La comunicación proteica (II)
En el primero de este dúo de artículos cortos, pretendí comparar la absorción de proteínas con la de ideas, a partir de algunas similitudes que pueden verse entre ambos procesos.
Si damos por cierto que cuanto más profundamente comparten código quienes se comunican, más garantía de comprensión mutua hay, si acordamos por otra parte que compartir código no involucra solamente una cuestión léxica sino además cuestiones estructurales, de “forma de pensar”, y si por último también coincidimos en que, como sostenía el artículo previo, existen formas más proteicas que otras de transmitir las ideas, mi siguiente pregunta es si todos los valores, conceptos y atributos son transmisibles por una abstracción como lo es una marca.
Me pregunto si un constructo apersonal como una marca no viene a jugar en esta comparación planteada, el papel de la proteína vegetal, es decir, de la proteína que no puede absorberse completamente.
¿Puede una marca pretender atributos, decir y mostrarse haciendo cosas como solo las personas encarnan, de manera creíble y meaningful?
¿Es transmisible por una marca cualquier cosa que no sea una característica propia de cosas?
En el proceso de pérdida de absorción de “nutrientes comunicacionales”, ¿no se da también una fuga, una pérdida de la credibilidad de propia marca?
Antes hablábamos de cómo en una situación “neutra”, genérica de comunicación, las formas más “antropomórficas” -como las formas narrativas- eran más eficientes a la hora de servir de transporte de ideas, de valores.
Cuando estamos ya en un terreno menos neutro, más “sospechable” de intención específica, de agenda previa como lo es la comunicación comercial y la comunicación política, esta reflexión sobre el formato y los “diluyentes” o los vehículos últimos del mensaje, cobra una especial importancia.
Una marca es siempre un constructo, el producto de un ensamblaje simbólico y abstracto. Dependiendo del tipo de marca, lo será en mayor o en menor medida, (o mejor dicho tendrá una existencia más o menos abstracta), pero un logo y su universo de nociones jamás será una persona.
Asimilamos todo tipo de identidad en última instancia a una identidad humana, simplemente porque de otra forma no podemos entenderlo: lo humanizamos todo para poder comprenderlo.
Pero como las personas somos expertas en personas, detectamos de forma instantánea todo aquello que no lo es. Una cosa es “hacer de cuenta que es” y otra muy diferente “creer que realmente es”.

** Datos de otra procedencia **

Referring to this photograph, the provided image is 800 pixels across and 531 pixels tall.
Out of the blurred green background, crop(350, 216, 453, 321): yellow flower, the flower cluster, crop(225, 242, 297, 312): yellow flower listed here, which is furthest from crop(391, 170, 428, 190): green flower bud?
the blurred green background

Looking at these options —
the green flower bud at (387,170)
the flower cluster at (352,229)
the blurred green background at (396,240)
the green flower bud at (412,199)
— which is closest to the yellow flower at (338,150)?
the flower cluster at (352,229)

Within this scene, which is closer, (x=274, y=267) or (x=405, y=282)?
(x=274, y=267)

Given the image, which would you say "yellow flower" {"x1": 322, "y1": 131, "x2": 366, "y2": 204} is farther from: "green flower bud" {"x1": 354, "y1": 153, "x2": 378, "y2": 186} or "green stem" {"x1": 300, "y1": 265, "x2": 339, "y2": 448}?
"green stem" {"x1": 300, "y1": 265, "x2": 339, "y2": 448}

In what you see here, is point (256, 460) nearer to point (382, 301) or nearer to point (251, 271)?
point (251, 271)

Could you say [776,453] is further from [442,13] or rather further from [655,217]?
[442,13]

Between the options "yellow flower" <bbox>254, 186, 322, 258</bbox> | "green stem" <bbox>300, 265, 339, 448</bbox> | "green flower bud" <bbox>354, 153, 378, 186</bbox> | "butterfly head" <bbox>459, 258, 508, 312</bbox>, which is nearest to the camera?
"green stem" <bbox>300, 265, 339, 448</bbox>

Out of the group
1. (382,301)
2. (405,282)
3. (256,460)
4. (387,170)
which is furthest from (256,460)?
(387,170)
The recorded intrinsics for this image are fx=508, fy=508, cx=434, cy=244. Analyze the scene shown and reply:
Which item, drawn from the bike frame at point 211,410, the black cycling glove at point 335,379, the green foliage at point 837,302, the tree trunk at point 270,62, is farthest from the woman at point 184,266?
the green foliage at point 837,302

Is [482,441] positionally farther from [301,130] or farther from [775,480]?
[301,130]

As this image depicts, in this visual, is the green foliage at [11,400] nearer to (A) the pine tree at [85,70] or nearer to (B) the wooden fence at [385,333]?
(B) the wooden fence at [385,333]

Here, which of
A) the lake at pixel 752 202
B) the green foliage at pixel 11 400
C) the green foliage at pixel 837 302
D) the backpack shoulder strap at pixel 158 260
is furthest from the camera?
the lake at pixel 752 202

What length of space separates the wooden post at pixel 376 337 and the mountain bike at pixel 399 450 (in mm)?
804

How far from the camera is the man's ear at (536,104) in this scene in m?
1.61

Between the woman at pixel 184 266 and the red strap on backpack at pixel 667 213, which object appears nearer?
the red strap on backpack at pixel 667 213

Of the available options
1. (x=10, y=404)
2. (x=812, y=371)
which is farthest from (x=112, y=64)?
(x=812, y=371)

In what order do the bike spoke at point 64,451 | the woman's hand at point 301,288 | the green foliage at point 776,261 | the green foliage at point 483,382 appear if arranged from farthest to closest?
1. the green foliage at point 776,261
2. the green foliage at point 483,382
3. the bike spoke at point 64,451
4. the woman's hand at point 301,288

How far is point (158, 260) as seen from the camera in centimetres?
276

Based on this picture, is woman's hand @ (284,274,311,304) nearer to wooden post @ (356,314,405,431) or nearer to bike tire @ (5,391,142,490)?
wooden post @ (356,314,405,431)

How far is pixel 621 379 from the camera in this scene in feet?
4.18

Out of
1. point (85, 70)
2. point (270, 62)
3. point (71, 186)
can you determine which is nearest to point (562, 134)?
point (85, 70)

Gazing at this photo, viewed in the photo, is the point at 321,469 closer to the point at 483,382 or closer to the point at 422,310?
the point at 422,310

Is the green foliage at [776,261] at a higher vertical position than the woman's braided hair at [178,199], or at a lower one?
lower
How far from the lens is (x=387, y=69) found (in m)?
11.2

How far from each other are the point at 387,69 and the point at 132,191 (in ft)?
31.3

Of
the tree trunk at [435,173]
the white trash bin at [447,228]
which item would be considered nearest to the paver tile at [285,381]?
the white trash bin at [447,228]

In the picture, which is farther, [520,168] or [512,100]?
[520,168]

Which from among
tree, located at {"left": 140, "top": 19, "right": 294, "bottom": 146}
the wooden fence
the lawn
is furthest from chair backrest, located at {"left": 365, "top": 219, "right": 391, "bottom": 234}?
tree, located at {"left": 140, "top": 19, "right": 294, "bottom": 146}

A las marcas las hacen personas. Parte de esas personas creen realmente en esa marca, y le dan sustancia, le aportan nutrientes que son suyos, que son personales.
Es raro en el fondo, es muy indirecto y hasta ficcional sostener que una marca es desenfadada, solemne, retadora o intelectual.
Seguramente parte de quienes la construyen diariamente lo sean, y como así se ven, así ven a la marca que hacen.
Entonces, sabiendo que una historia basada en una persona es muchísimo más proteica, muchísimo más interesante, creíble y “espejada” (permite que nos reflejemos) que una historia basada en una cosa, ¿no sería mejor que las marcas licuaran y difundieran sus atributos a través de quienes trabajan en ellas, valiéndose de quienes las hacen cada día como vehículo de transporte de ideas y valores?